Welker did just that, but some of the improvement he should have expected from gaining more yards per reception was negated by the fact he experienced a decline in his catch rate. In the last 11 games in which Welker played, his yards per reception jumped from 8.3 to 10.5, an increase of 26.5%.
However, his catch rate dropped from 76.5% to 67.4%, which is a decrease of 11.9% and the major reason why Welker and the Patriots only gained 7.1 yards per pass attempt thrown to Welker, an increase of only 10.9% over the 6.4 yards per pass attempt on throws to Welker during the first four games of the season. Welker’s 7.1 yards per pass attempt over those 11 games were also not up to the standards he established in his other two seasons playing with Brady.

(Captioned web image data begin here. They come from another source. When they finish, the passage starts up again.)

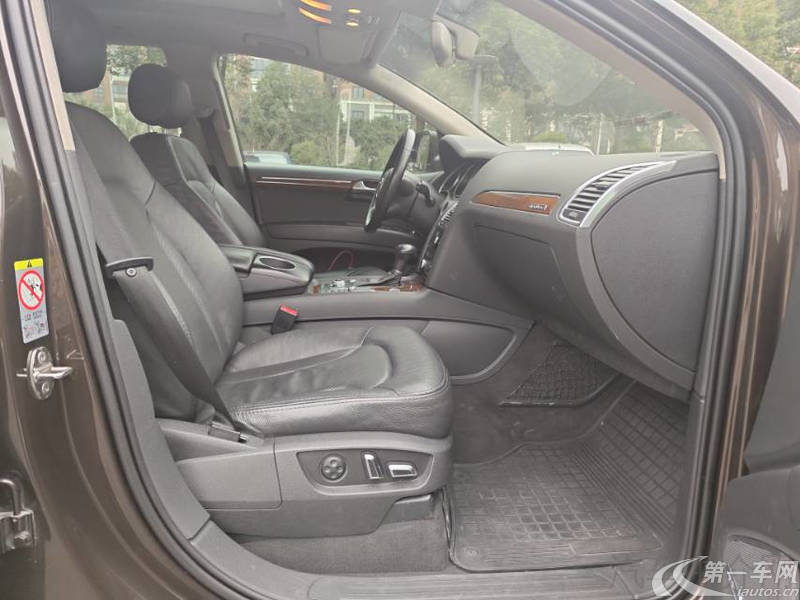 奥迪Q7 [进口] 2011款 3.0T 自动 技术型 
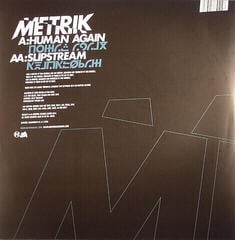 LP platňa Metrik - Human Again / Slipstream (12" Vinyl) - 1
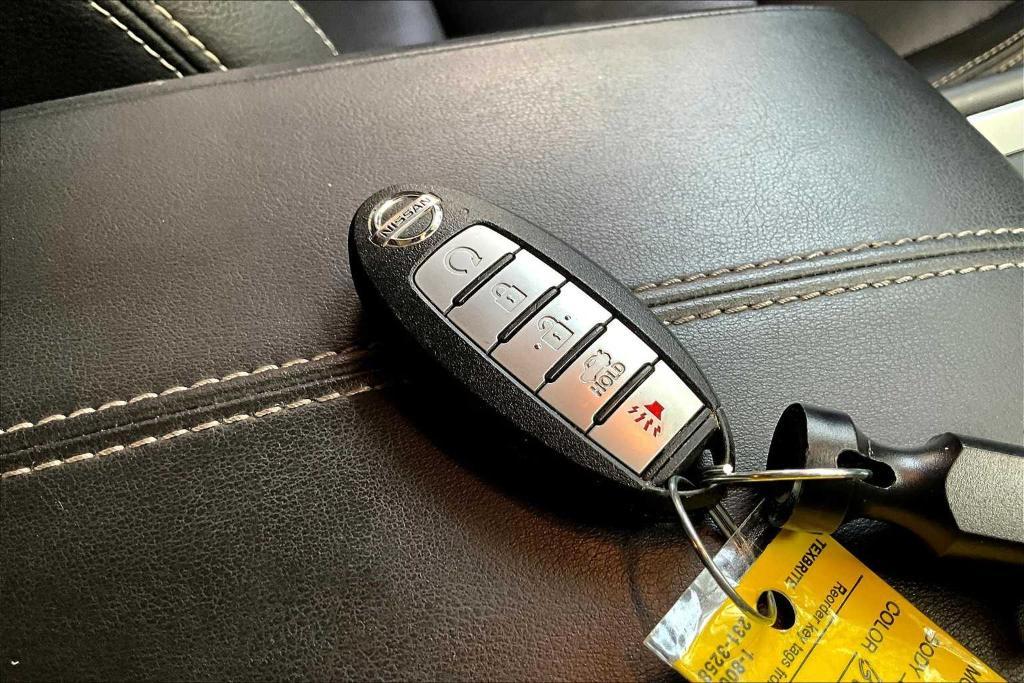 used 2022 Nissan Altima car, priced at $20,395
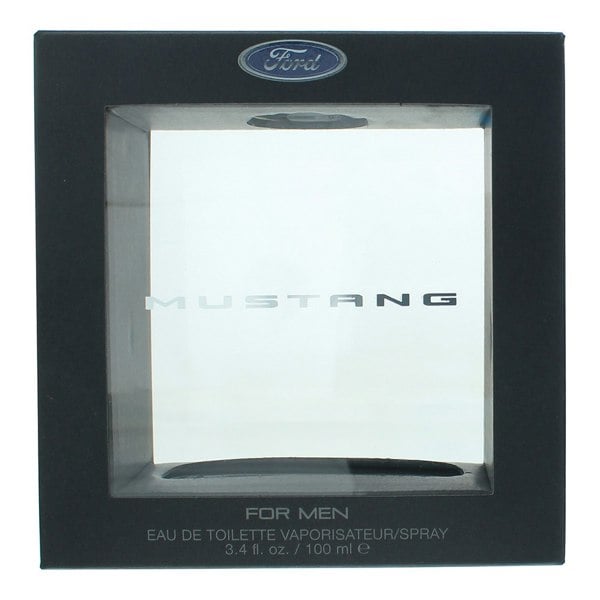 Mustang Blue Eau de Toilette 100ml for Him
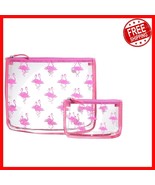 Clear Designer Zipper Insert Set – 2 Travel Organizers for Stylish Bogg ... - $789.10 MXN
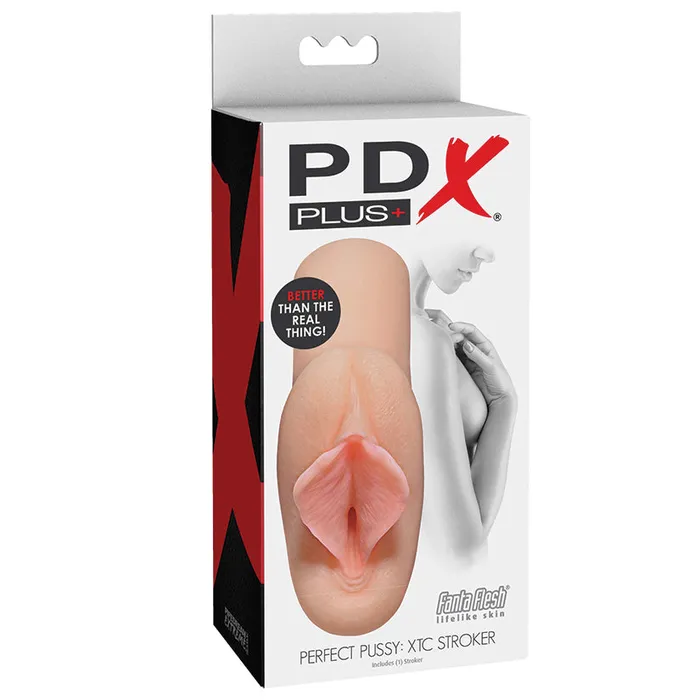 PIPEDREAM PDX Plus XTC StrokerLight Male Sex Toys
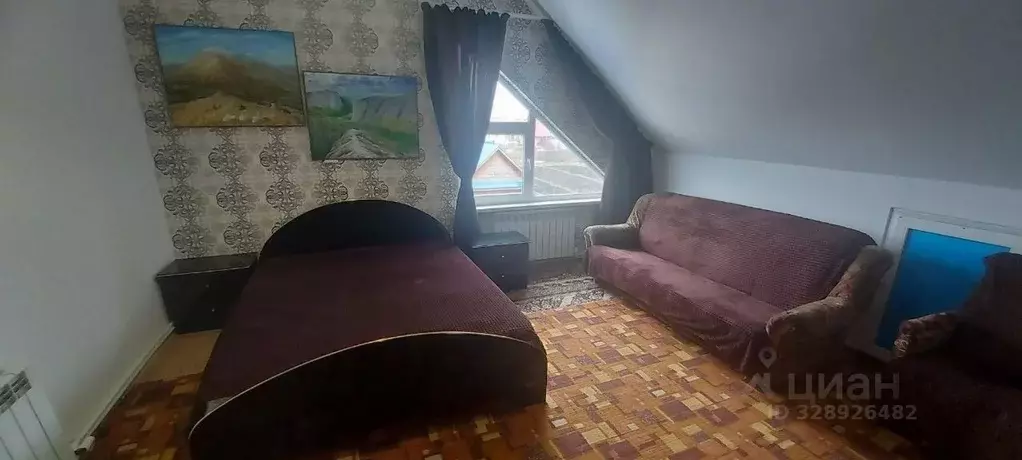 Комната Башкортостан, Белорецк Рябиновая ул., 1 (23.0 м) - Фото 1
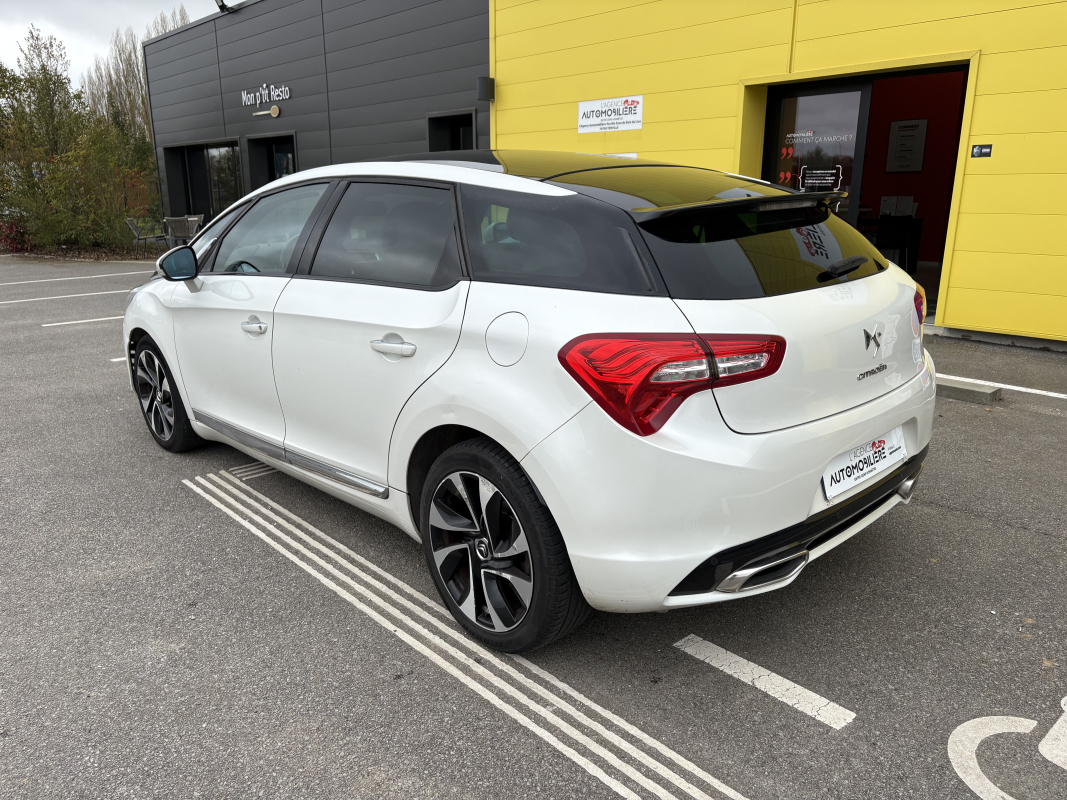 Citroen DS5 — 8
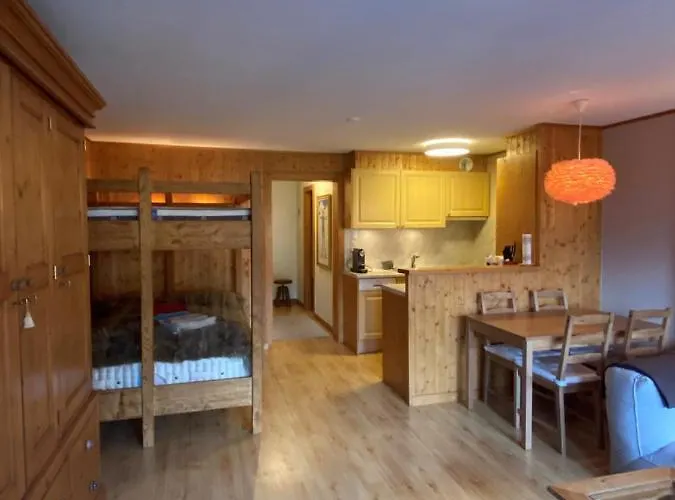 Apartman Arcades B702 Verbier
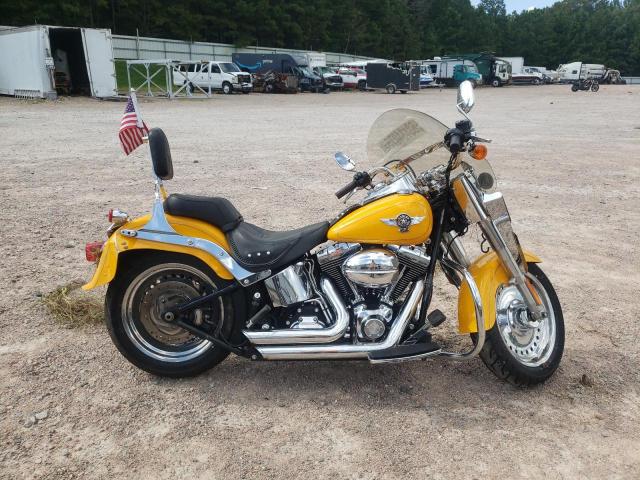  Salvage Harley-Davidson Fl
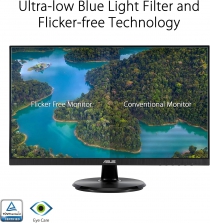 Монітор Asus 27" VA27DQFR D-Sub, HDMI, DP, MM, IPS, 100Hz, 1ms, AdaptiveSync 90LM06H1-B04370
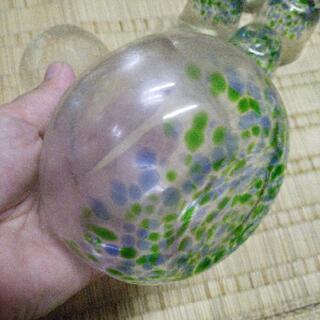 ❤️おちょこかな　冷酒かな　グラス　ガラス　徳利　とっくり　まとめ　セット　透明　クリア　冷酒　日本酒の画像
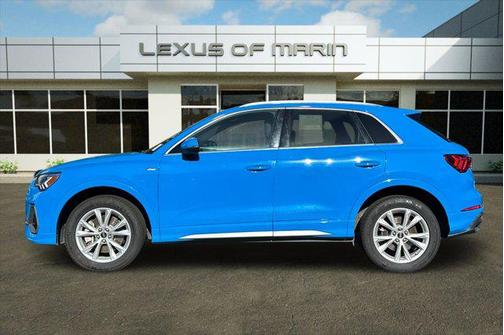 2022 Audi Q3 45 S line Premium Plus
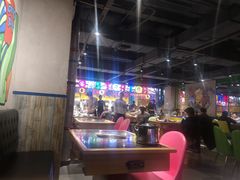 大堂-火锅岛潮牌自助餐厅(天津天佑城店)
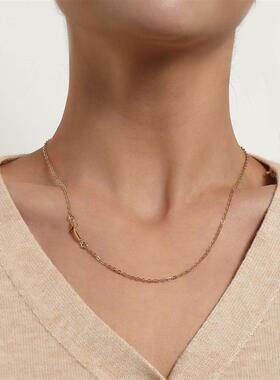 欧美跨境新品简约气质款个性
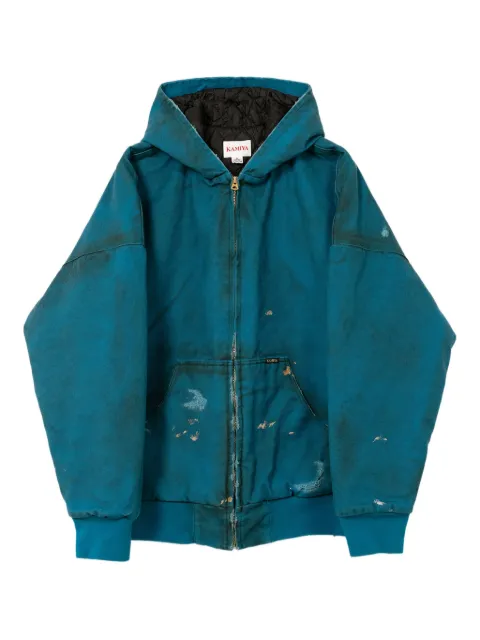 KAMIYA  chamarra Boro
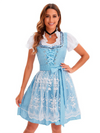 German Oktoberfest Dress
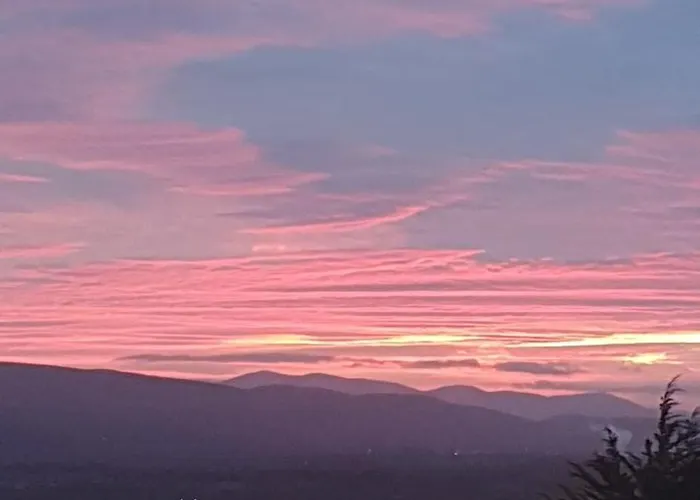 Casa vacanze The Mountain Slievenamon Spacious 4 Bedroom House Cloneen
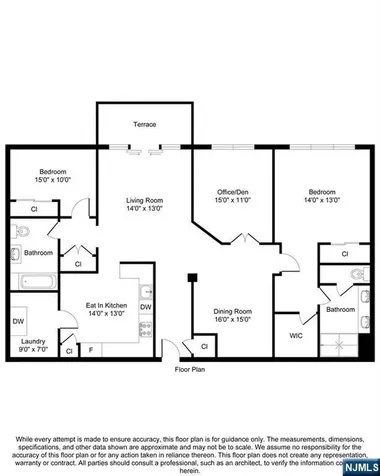 5201 Warrens Way Wanaque NJ 07465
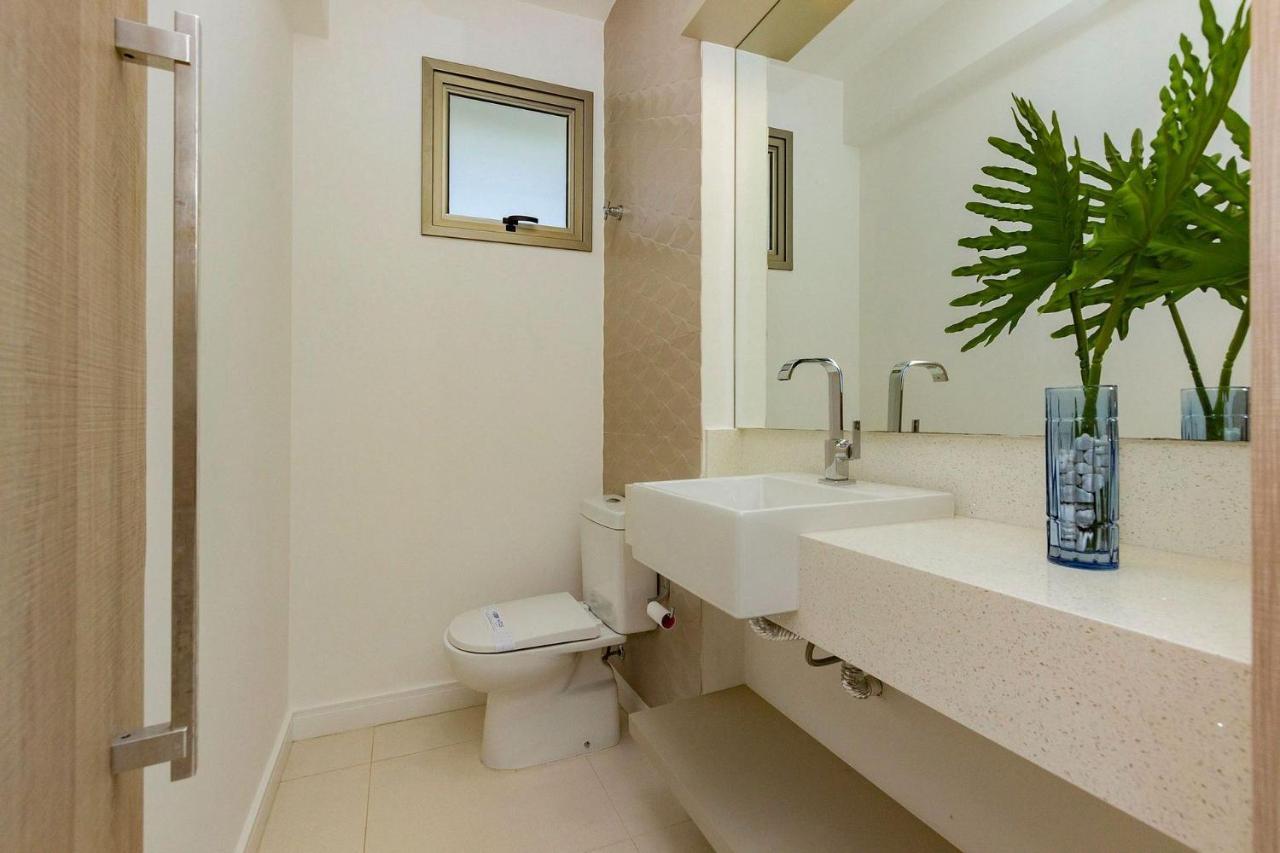 Punta Blu 102-9 - Apartamento De Alto Padrao Em Condominio Exclusivo, Quadra Poliesportiva - Piscina - Portaria 24H. Bombinhas Dış mekan fotoğraf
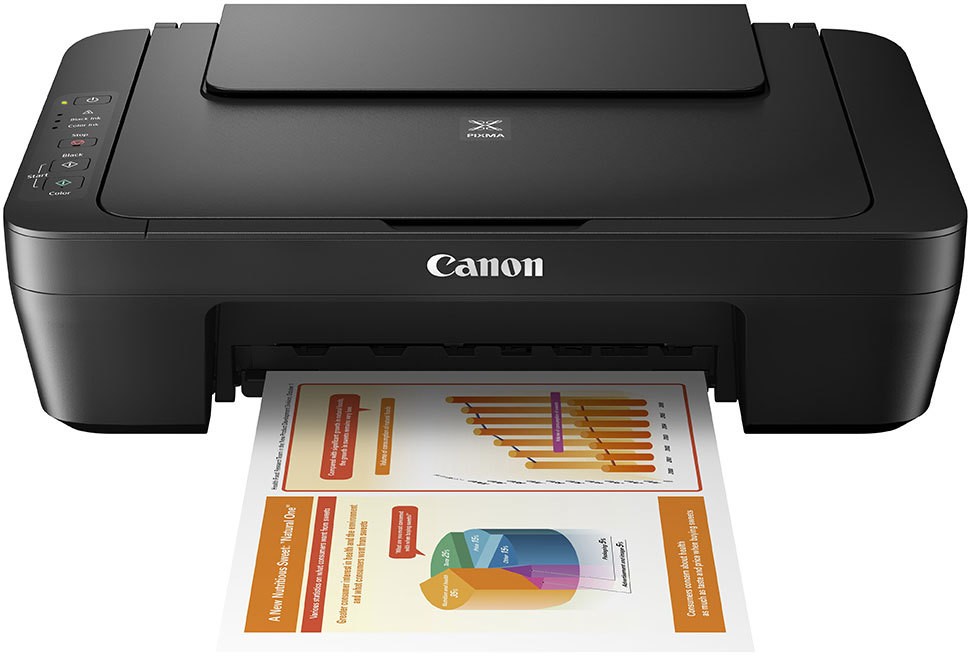 Imprimante Canon Pixma MG2540S
 MFP Jet d’encre  (0727C007BA)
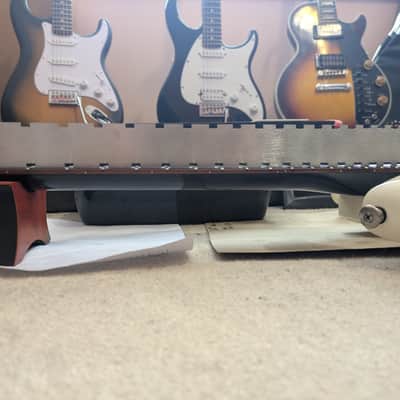 Matsumoku Westone CONCORD DX 1984 - VINTAGE CREAM/WHITE image 10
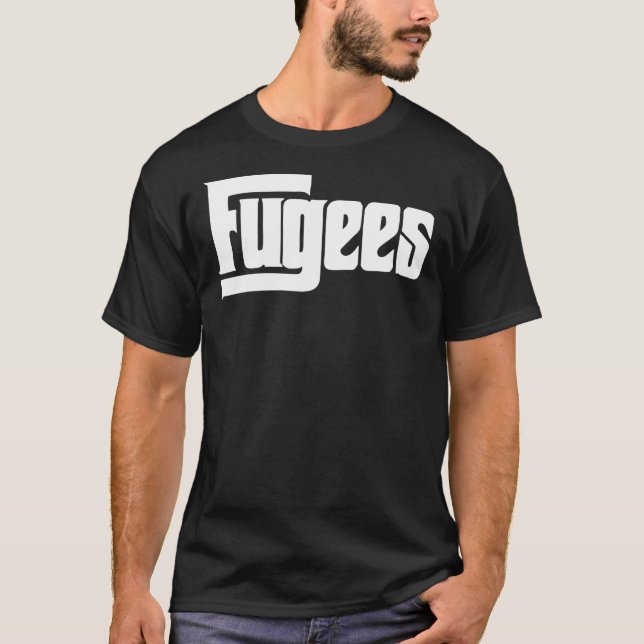 T-shirt BEST SELLER - The Fugees Merchandise Essential T-S (Devant)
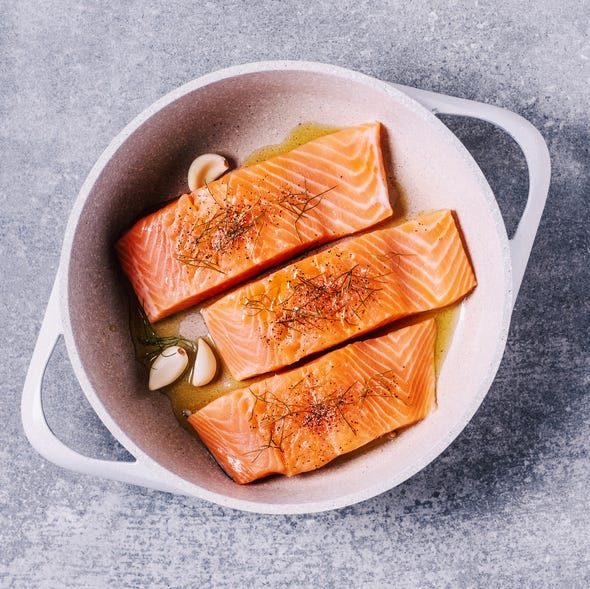 30 Best Foods for Women Over 40, According to a Dietitian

For the season, Welker had a 69.9% catch rate, 6.9 yards per pass attempt thrown to him, 9.9 yards per completion, and and 7.7 adjusted yards per pass attempt. All of those statistics comprise the worst of the three seasons he has played with Brady as his quarterback. In addition, Welker’s 7.9% DVOA , which measures value per play, this season is unsurprisingly worse than his 21.3% DVOA in 2007 and his 20.3% DVOA in 2009.
Wes Welker simply did not not produce this season at the level at which fans of the Patriots have become accustomed.